Googled it but couldn't find the relevant info, maybe it addresses the following.
There are infinite deterministic random sequences of numbers available. The statistical properties mean, that any specific sequence of numbers will be found within this sequence an infinite number of times, only thing being the larger the sequence the rarer it becomes.
Now it will definitely be prohibitive computationally at present, but it stands to reason that once found you only have to say. Start at digit number Xxxxx and end say 1 trillion~ digits to the right. Presto, you've just sent one Terabit.
Now the problem is obviously given a certain numerical sequence with these properties say pi, it is very likely the first digit of such sequence is very very far. If it is say exactly digit number one quadrillion. It's easy to process and extract with the formula for extracting digits. If the first sequence lands in a rougher numerical spot, it might be tough.

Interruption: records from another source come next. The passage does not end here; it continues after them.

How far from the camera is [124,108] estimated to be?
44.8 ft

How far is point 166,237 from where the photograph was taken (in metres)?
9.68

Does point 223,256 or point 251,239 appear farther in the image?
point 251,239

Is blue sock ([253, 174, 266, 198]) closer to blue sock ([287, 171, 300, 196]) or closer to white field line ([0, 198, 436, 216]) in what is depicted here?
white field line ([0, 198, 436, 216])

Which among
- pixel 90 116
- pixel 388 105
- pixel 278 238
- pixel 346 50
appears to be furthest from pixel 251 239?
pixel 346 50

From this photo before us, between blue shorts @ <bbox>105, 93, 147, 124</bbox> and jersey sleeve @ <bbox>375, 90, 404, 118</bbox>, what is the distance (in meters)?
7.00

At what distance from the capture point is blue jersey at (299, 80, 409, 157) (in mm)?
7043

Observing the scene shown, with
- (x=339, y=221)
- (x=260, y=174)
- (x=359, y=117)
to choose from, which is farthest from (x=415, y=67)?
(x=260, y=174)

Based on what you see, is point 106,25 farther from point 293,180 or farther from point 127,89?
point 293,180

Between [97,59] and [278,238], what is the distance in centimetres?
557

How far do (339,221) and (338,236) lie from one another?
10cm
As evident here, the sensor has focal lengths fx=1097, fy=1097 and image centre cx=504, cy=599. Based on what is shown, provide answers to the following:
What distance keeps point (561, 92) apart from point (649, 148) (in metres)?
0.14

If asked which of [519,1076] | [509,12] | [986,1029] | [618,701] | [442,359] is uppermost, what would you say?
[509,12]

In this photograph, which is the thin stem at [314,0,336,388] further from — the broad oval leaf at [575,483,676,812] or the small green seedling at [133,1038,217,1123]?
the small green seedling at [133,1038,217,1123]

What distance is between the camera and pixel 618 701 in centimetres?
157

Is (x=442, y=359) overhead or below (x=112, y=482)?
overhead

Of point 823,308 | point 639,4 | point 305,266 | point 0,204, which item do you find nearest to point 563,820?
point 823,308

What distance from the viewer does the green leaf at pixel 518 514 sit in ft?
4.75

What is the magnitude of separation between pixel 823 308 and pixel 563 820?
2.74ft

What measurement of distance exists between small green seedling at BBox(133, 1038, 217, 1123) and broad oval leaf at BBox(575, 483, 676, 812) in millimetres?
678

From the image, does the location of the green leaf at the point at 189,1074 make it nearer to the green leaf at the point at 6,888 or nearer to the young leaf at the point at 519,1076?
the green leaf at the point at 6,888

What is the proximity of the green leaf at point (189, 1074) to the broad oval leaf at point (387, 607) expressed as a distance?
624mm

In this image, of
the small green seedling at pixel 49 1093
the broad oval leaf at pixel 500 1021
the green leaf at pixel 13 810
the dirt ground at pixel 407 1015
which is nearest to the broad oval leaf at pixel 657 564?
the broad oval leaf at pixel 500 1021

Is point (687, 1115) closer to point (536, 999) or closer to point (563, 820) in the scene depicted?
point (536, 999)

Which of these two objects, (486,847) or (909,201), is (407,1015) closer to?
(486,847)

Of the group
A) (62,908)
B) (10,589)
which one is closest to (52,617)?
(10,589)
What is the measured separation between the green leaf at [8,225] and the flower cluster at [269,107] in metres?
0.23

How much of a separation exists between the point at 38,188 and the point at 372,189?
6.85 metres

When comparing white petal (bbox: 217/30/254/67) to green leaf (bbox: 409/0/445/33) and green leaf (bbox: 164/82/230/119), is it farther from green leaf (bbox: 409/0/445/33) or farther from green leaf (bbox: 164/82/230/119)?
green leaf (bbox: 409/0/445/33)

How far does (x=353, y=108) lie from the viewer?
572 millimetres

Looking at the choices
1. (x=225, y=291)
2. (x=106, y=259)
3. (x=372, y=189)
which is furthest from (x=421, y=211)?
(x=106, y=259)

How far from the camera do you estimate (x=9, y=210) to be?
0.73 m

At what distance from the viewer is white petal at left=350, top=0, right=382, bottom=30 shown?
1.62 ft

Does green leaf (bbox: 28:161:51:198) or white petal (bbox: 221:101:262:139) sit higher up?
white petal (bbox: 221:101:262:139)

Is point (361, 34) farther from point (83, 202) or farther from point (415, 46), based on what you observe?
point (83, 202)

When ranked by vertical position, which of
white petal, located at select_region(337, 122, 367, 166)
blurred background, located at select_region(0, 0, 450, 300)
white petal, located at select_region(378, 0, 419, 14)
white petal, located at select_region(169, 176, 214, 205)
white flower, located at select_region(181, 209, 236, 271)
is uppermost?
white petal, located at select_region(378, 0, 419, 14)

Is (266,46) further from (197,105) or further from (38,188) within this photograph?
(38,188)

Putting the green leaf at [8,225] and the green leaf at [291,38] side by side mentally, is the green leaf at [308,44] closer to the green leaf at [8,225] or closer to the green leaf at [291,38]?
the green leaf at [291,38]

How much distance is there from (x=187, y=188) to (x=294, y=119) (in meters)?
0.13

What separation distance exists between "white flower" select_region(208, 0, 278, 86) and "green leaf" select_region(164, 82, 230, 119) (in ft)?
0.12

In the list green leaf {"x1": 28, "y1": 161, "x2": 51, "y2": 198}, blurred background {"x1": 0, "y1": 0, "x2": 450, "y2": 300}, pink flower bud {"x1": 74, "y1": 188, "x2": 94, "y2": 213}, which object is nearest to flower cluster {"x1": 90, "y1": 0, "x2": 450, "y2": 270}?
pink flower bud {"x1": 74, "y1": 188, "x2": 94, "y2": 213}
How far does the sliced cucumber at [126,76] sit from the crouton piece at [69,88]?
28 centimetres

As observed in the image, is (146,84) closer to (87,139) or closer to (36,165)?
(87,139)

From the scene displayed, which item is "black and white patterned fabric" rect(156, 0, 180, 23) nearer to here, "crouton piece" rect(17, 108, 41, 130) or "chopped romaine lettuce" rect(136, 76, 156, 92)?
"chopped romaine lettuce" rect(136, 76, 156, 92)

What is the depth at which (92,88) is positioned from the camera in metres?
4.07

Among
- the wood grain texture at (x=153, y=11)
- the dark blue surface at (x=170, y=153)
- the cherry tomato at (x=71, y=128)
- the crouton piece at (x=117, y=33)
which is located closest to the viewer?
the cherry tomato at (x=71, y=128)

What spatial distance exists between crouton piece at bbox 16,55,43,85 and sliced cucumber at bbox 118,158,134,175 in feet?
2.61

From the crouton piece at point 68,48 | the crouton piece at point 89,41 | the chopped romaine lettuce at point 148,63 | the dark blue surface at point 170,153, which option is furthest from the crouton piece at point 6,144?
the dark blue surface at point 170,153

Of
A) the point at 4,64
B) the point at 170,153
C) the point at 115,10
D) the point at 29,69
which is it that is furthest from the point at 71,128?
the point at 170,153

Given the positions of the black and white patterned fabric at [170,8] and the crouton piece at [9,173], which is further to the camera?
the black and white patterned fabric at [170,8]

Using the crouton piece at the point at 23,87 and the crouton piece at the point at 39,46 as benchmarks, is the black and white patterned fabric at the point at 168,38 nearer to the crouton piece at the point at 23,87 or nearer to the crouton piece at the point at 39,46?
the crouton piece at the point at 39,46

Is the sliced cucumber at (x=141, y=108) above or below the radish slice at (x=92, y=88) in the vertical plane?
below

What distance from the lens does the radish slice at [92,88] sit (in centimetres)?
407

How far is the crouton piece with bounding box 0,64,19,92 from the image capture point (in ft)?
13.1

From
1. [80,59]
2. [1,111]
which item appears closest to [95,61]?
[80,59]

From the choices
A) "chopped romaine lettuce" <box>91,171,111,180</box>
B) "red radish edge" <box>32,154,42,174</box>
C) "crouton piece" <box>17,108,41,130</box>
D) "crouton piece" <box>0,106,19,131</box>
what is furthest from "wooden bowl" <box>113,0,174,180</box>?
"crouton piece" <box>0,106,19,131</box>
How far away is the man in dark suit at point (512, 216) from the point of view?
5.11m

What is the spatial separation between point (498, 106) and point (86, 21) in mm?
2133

But given the sequences repeat infinitely, it is a certainty it will eventually begin in an easily summarizable number say number 1 quadrillion quadrillion quadrillion. How would that affect the performance of the pi individual digit calculation formula I don't know. But it seems very possible to send arbitrarily large sequence of numbers in a very small number of bits, only computationally extremely demanding to do so.
I've heard quantum computers can be exponentially faster in search problems, but not sure if it would help here. If it does, you'd search pi for the sequence you're after, and simply give the starting digit and give 1M or 1B or 1T as the size or number of digits to acquire after it.